* _YOUR GOAL_
Rewrite all of the lines below, replacing every "grey tiled roof" with "slate-gray roof" and changing nothing else. Omit the pictures from your answer.

* _Visual spatial reasoning items_

^^^^^^^^^^^^^^^^

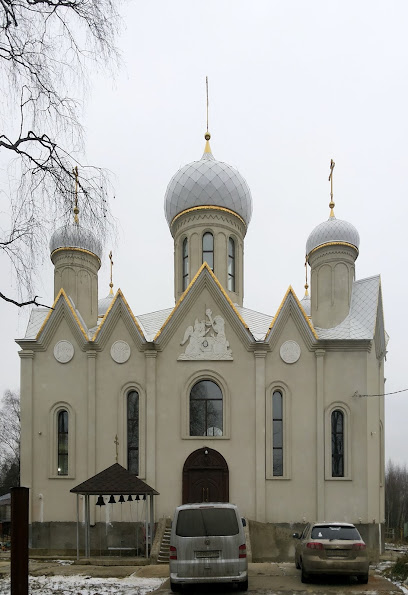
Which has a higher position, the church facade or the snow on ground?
the church facade

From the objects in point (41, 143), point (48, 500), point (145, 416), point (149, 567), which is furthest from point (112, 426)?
point (41, 143)

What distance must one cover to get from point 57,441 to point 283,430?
24.9ft

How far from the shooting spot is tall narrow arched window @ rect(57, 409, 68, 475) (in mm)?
22828

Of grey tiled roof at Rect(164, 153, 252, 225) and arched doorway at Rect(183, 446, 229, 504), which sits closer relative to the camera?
arched doorway at Rect(183, 446, 229, 504)

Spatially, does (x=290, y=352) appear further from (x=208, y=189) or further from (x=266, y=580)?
(x=266, y=580)

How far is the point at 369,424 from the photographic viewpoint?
22406mm

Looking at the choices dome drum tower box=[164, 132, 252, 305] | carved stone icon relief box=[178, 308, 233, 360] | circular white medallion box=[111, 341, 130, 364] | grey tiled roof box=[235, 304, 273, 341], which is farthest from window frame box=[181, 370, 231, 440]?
dome drum tower box=[164, 132, 252, 305]

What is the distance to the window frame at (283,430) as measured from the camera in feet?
73.2

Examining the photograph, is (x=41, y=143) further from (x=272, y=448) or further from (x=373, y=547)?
(x=373, y=547)

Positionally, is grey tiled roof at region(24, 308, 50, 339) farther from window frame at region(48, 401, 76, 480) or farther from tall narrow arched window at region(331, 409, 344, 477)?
tall narrow arched window at region(331, 409, 344, 477)

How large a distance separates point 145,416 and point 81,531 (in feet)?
13.6

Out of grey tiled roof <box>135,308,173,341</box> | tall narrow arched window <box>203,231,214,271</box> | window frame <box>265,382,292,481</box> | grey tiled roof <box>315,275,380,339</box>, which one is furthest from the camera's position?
tall narrow arched window <box>203,231,214,271</box>

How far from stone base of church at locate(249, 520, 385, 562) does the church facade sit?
68mm

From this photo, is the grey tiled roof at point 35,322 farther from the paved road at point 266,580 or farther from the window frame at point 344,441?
the window frame at point 344,441
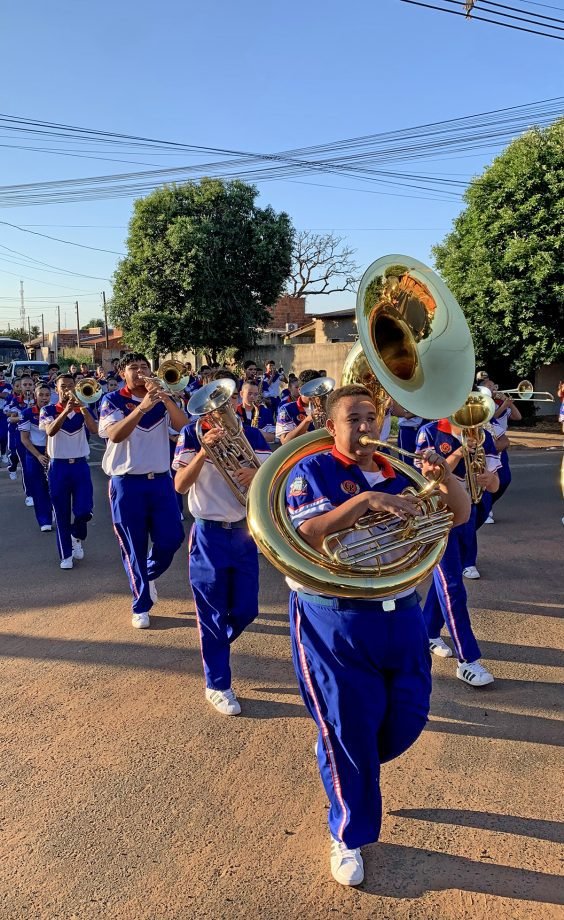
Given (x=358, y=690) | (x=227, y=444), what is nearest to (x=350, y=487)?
(x=358, y=690)

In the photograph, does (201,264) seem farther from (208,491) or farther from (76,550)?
(208,491)

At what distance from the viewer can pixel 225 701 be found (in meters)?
3.89

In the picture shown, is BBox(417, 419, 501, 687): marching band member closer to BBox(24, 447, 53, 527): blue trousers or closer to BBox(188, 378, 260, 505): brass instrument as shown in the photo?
BBox(188, 378, 260, 505): brass instrument

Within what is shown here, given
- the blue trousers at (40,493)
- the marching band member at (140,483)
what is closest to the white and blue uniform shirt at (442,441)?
the marching band member at (140,483)

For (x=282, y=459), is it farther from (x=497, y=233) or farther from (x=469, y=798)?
(x=497, y=233)

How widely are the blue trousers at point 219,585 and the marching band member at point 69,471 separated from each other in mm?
3372

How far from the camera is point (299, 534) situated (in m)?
2.47

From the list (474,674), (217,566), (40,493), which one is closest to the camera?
(217,566)

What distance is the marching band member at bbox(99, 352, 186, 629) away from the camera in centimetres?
516

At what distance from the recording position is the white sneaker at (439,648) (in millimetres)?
4594

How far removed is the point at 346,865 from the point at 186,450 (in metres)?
2.33

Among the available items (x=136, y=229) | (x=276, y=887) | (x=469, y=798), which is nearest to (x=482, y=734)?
(x=469, y=798)

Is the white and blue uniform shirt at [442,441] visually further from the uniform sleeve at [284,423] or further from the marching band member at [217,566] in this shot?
the uniform sleeve at [284,423]

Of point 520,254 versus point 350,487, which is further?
point 520,254
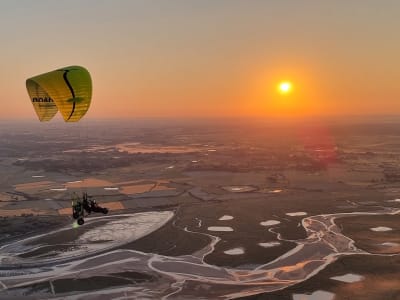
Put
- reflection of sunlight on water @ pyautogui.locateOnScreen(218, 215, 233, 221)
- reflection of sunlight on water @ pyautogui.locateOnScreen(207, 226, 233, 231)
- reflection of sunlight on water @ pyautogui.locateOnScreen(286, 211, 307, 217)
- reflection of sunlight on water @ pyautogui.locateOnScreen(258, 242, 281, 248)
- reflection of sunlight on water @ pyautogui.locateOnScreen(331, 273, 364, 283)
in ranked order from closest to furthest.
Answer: reflection of sunlight on water @ pyautogui.locateOnScreen(331, 273, 364, 283), reflection of sunlight on water @ pyautogui.locateOnScreen(258, 242, 281, 248), reflection of sunlight on water @ pyautogui.locateOnScreen(207, 226, 233, 231), reflection of sunlight on water @ pyautogui.locateOnScreen(218, 215, 233, 221), reflection of sunlight on water @ pyautogui.locateOnScreen(286, 211, 307, 217)

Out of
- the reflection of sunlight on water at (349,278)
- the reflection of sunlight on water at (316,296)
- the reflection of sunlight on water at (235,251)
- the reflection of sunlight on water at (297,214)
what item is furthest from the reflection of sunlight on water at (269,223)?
→ the reflection of sunlight on water at (316,296)

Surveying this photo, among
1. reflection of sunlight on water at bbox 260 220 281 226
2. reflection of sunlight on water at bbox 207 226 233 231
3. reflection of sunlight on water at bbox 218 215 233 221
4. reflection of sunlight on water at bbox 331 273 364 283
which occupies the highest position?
reflection of sunlight on water at bbox 218 215 233 221

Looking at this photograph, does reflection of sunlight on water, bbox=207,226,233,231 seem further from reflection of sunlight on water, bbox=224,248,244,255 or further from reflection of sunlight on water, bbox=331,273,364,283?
reflection of sunlight on water, bbox=331,273,364,283

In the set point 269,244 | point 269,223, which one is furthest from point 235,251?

^^^^^^^^^^^^^^^^

* _OUTPUT FOR THIS EXERCISE_
Which has a higher position, the church facade or the snow on ground?
the church facade

From the objects in point (41, 143), point (48, 500), point (145, 416), point (149, 567), which is furthest from point (112, 426)?
point (41, 143)

What distance must one cover to get from point 57,441 to point 283,430?
24.9ft

How far from the shooting spot is tall narrow arched window @ rect(57, 409, 68, 475) (in mm)?
22828

Of slate-gray roof at Rect(164, 153, 252, 225) and arched doorway at Rect(183, 446, 229, 504), which sits closer relative to the camera?
arched doorway at Rect(183, 446, 229, 504)

Spatially, does (x=290, y=352) appear further from (x=208, y=189) or further from (x=266, y=580)?
(x=266, y=580)

How far is the point at 369,424 from the photographic viewpoint?
22406mm

Looking at the choices dome drum tower box=[164, 132, 252, 305] | carved stone icon relief box=[178, 308, 233, 360] | circular white medallion box=[111, 341, 130, 364] | slate-gray roof box=[235, 304, 273, 341], which is farthest from window frame box=[181, 370, 231, 440]?
dome drum tower box=[164, 132, 252, 305]

What is the distance to the window frame at (283,430) as measured from the camera in feet?
73.2

Examining the photograph, is (x=41, y=143) further from (x=272, y=448) or further from (x=373, y=547)?
(x=373, y=547)

Positionally, is slate-gray roof at region(24, 308, 50, 339) farther from window frame at region(48, 401, 76, 480) or farther from tall narrow arched window at region(331, 409, 344, 477)?
tall narrow arched window at region(331, 409, 344, 477)

How large a distance separates point 145,416 and point 81,531 (in feet)?
13.6

Out of slate-gray roof <box>135,308,173,341</box> | tall narrow arched window <box>203,231,214,271</box> | window frame <box>265,382,292,481</box> | slate-gray roof <box>315,275,380,339</box>, which one is furthest from the camera's position?
tall narrow arched window <box>203,231,214,271</box>

How far from stone base of church at locate(249, 520, 385, 562) does the church facade sit?
68mm

From this photo, is the slate-gray roof at point 35,322 farther from the paved road at point 266,580 or farther from the window frame at point 344,441?
the window frame at point 344,441
Given (x=358, y=690) | (x=227, y=444), what is nearest to (x=350, y=487)?
(x=358, y=690)

In the photograph, does (201,264) seem farther from (208,491) or farther from (76,550)?
(208,491)

At what distance from the viewer can pixel 225 701 be found (in meters)?
3.89

In the picture shown, is BBox(417, 419, 501, 687): marching band member closer to BBox(24, 447, 53, 527): blue trousers or closer to BBox(188, 378, 260, 505): brass instrument as shown in the photo?
BBox(188, 378, 260, 505): brass instrument

Within what is shown here, given
- the blue trousers at (40,493)
- the marching band member at (140,483)
what is closest to the white and blue uniform shirt at (442,441)?
the marching band member at (140,483)

For (x=282, y=459), is it farther from (x=497, y=233) or farther from (x=469, y=798)?
(x=497, y=233)

How widely are the blue trousers at point 219,585 and the marching band member at point 69,471 separated from each other in mm?
3372

How far from the camera is point (299, 534) situated (in m)?
2.47

From the list (474,674), (217,566), (40,493), which one is closest to the camera?
(217,566)

What distance is the marching band member at bbox(99, 352, 186, 629) away from the camera in centimetres?
516

At what distance from the recording position is the white sneaker at (439,648) (in millimetres)?
4594

How far removed is the point at 346,865 from the point at 186,450 (in metres)?
2.33

Among the available items (x=136, y=229) | (x=276, y=887) | (x=469, y=798), which is nearest to (x=482, y=734)?
(x=469, y=798)

Is the white and blue uniform shirt at [442,441] visually further from the uniform sleeve at [284,423] or further from the marching band member at [217,566] in this shot?
the uniform sleeve at [284,423]

Of point 520,254 versus point 350,487, which is further?
point 520,254
Put
- reflection of sunlight on water @ pyautogui.locateOnScreen(218, 215, 233, 221)
- reflection of sunlight on water @ pyautogui.locateOnScreen(207, 226, 233, 231)
- reflection of sunlight on water @ pyautogui.locateOnScreen(286, 211, 307, 217)
- reflection of sunlight on water @ pyautogui.locateOnScreen(258, 242, 281, 248)
- reflection of sunlight on water @ pyautogui.locateOnScreen(331, 273, 364, 283)
in ranked order from closest to furthest.
Answer: reflection of sunlight on water @ pyautogui.locateOnScreen(331, 273, 364, 283), reflection of sunlight on water @ pyautogui.locateOnScreen(258, 242, 281, 248), reflection of sunlight on water @ pyautogui.locateOnScreen(207, 226, 233, 231), reflection of sunlight on water @ pyautogui.locateOnScreen(218, 215, 233, 221), reflection of sunlight on water @ pyautogui.locateOnScreen(286, 211, 307, 217)

Out of
- the reflection of sunlight on water at (349,278)
- the reflection of sunlight on water at (316,296)
- the reflection of sunlight on water at (235,251)
- the reflection of sunlight on water at (297,214)
what item is furthest from the reflection of sunlight on water at (269,223)?
→ the reflection of sunlight on water at (316,296)

Surveying this photo, among
1. reflection of sunlight on water at bbox 260 220 281 226
2. reflection of sunlight on water at bbox 207 226 233 231
3. reflection of sunlight on water at bbox 218 215 233 221
4. reflection of sunlight on water at bbox 331 273 364 283
which occupies the highest position?
reflection of sunlight on water at bbox 218 215 233 221

Looking at this photograph, does reflection of sunlight on water, bbox=207,226,233,231 seem further from reflection of sunlight on water, bbox=224,248,244,255 or further from reflection of sunlight on water, bbox=331,273,364,283?
reflection of sunlight on water, bbox=331,273,364,283

In the set point 269,244 | point 269,223, which one is furthest from point 235,251?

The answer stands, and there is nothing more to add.